Gap House, Bayswater
London loves a skinny house — land prices certainly call for ingenuity with a small footprint, and this four-bedroom Bayswater house is a remarkable case in point.
It is just 8ft wide to the street, narrower than a double-decker bus, but architect Pitman Tozer managed to squeeze a lot (185 metres squared to be precise) in to the former alley between two period villas. There’s even storage! Must be seen to be believed.
1 Halsbury Close, Stanmore
Built in 1938-39 by Rudolf Frankel for his sister and family, this house is a landmark of early British modernist architecture effected by émigré architects, a contemporary of ErnÅ Goldfinger’s 2 Willow Road in Hampstead. Thanks to its National Trust ownership the latter has been heavily visited.
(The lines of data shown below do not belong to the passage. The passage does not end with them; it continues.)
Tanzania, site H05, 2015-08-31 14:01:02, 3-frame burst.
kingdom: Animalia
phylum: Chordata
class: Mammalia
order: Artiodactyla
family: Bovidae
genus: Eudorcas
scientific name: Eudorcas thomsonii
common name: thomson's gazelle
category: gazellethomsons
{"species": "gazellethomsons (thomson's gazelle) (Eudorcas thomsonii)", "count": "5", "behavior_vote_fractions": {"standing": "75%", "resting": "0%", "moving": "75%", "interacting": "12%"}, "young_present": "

By contrast, Halsbury Close remained in the Frankel family until 2019, its listing describing it as “one of the most elegant and least altered private houses erected before the war”. This is only the second time it has been listed in Open House.
Little Brownings, Dulwich
Dark, cramped, with mouldering walls and no back door. Typical £2,000-a-month rental you think. But no, that’s the “before” description of Little Brownings, a Sixties terrace in Dulwich.
Poster dealer Harriet Williams called in Archmongers LLP to work their magic and created a light, open-plan space with a secret study upstairs. The end result won last year’s Don’t Move, Improve! Award and featured in Homes & Property. Now you can see why for yourself.